--- Extract ---
Talking to Alan Moore, the magical mind behind iconic comic books including From Hell, Watchmen and The Killing Joke, is like being in an alternate universe. First of all there is the landline. “I prefer to stay in the 20th Century without a smart phone or Internet connection, because that is where I am the most comfortable,” the 69-year-old author said from home in Northampton, UK, “sitting in my usual chair, by my usual window in my usual town.”

After the gigantic 1,266-page novel, Jerusalem, Moore felt he needed to do something different and that is how the short story collection, Illuminations (Bloomsbury), was born. The decision to put together a collection of short stories, Moore says was made a couple of years ago. “I had not done very many of them as I was distracted by the comics industry ( laughs).

In short

The short story, Moore believes is the best way for anyone to learn their craft. “In it you have to do all the things that you would do in a massive, sprawling novel, in a restricted space. You have to create the situation, all of your characters, make them credible, develop those characters and situations and then bring them to a hopefully satisfying or surprising conclusion.”
---
■ **Written request**
Return the Alan Moore interview excerpt above in full, keeping every word, mark, and line break unchanged.
--- Dataset content ---
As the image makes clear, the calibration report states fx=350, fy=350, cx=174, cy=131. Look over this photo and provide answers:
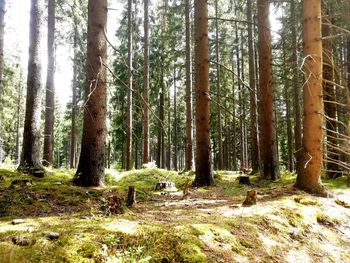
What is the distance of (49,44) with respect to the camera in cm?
1611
---
■ **Finished exercise**
Talking to Alan Moore, the magical mind behind iconic comic books including From Hell, Watchmen and The Killing Joke, is like being in an alternate universe. First of all there is the landline. “I prefer to stay in the 20th Century without a smart phone or Internet connection, because that is where I am the most comfortable,” the 69-year-old author said from home in Northampton, UK, “sitting in my usual chair, by my usual window in my usual town.”

After the gigantic 1,266-page novel, Jerusalem, Moore felt he needed to do something different and that is how the short story collection, Illuminations (Bloomsbury), was born. The decision to put together a collection of short stories, Moore says was made a couple of years ago. “I had not done very many of them as I was distracted by the comics industry ( laughs).

In short

The short story, Moore believes is the best way for anyone to learn their craft. “In it you have to do all the things that you would do in a massive, sprawling novel, in a restricted space. You have to create the situation, all of your characters, make them credible, develop those characters and situations and then bring them to a hopefully satisfying or surprising conclusion.”